LLAMAS: One of the newest undersecretaries at the DOD is Gilbert Cisneros. He revealed to us he experienced firsthand, the dead end many Hispanics face in the military during his time in the Navy. 

GILBERT CISNEROS: I can even look at my own self. I was passed up for, at the O-3 level for promotion. 

LLAMAS: So, you experienced this? 

CISNEROS: I have and so, but, you know, here this is one of the reasons I wanted this job. 

LLAMAS: What did you blame it on? 

CISNEROS: You know — hmm. You know, going back and reflecting on why I was passed over, you can kind of think like okay, was there bias or was there racism toward that? I can kind of assume that might have been part of it. 

LLAMAS: Now he’s in a position to change that. So how do you do that? What is the Biden administration doing to fix this problem? 

CISNEROS: There’s a lot of things that we’re going to do, mentorship is one of the things but a number of things coming down from recruiting talent to retaining talent in order to grow those individuals so that we can have Latinos become, you know, flag and general officers. 

LLAMAS: Nonprofit organizations like Esposas Militares, Military Family Advisory Network, ANSO or the Association of Naval Services Officers, and others are tackling challenges when it comes to Latinos in the military. 

ROY LOVE: ANSO has a lot of retired flag officers who offer their time up freely, that mentor young junior officers. We need allies, we people that can look down and say we need to help the young men and women. 

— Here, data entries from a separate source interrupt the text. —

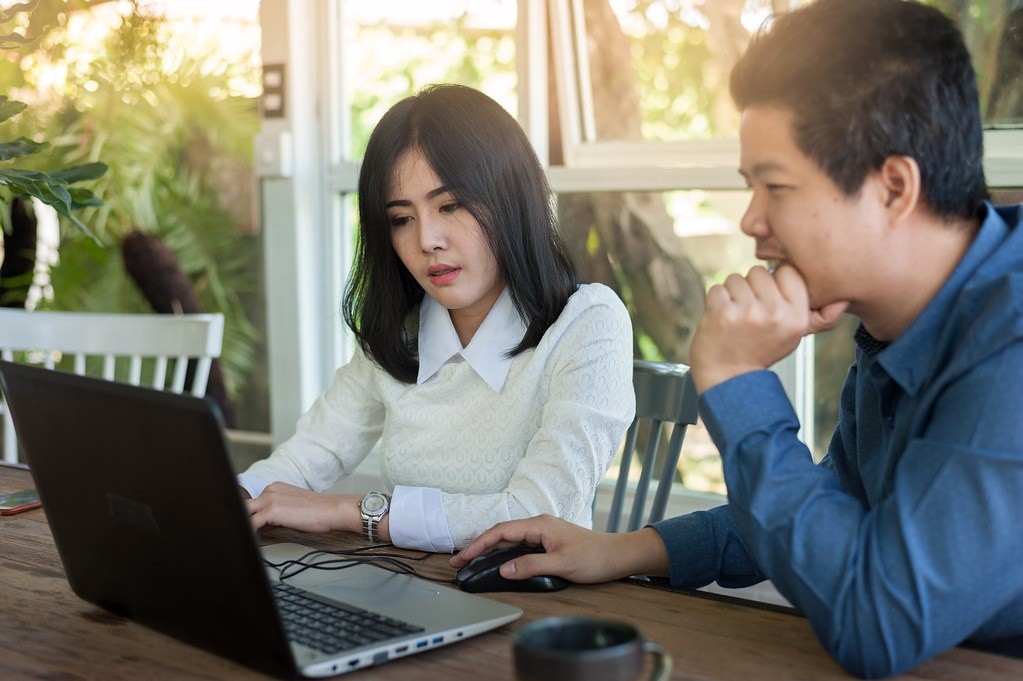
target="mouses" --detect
[456,544,568,594]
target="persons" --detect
[236,85,637,554]
[450,2,1021,681]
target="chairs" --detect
[0,302,225,476]
[591,354,699,582]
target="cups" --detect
[511,615,673,681]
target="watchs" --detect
[357,491,391,543]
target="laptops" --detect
[0,360,521,681]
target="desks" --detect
[0,459,1023,681]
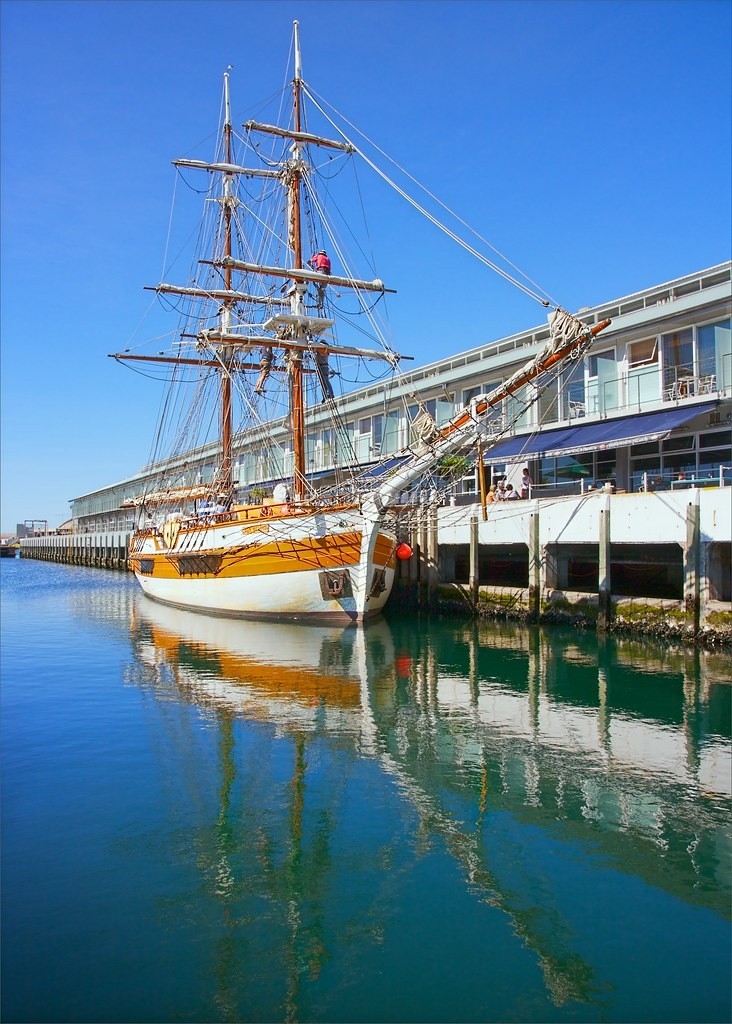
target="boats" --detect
[0,538,19,558]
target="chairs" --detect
[570,401,586,418]
[698,375,716,395]
[661,382,682,402]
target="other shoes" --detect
[253,388,267,393]
[321,395,334,404]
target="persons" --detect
[310,250,331,308]
[486,482,518,502]
[677,471,686,481]
[145,493,233,530]
[254,346,277,393]
[316,339,334,403]
[522,468,533,498]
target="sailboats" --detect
[127,592,399,918]
[99,19,611,633]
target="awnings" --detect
[354,404,720,481]
[238,471,334,491]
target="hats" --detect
[319,250,326,254]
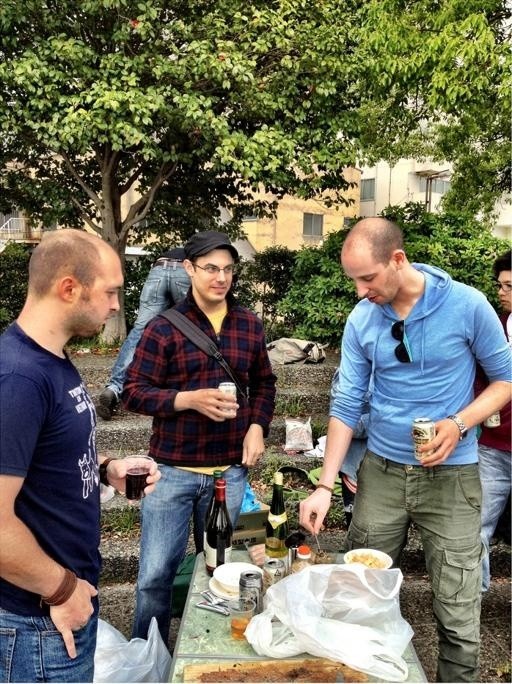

LLAMAS: These groups serving a new type of mission long overdue. Jose, as the undersecretary told me you don’t make general overnight. It will takes decades, so this will take a long time. We reached out to every branch in the military, all of them mentioned targeted recruitment efforts and mentorship, including the U.S. Army, who launched a new initiative this year to best recruit diverse talent and broaden the access to senior reserve officer training.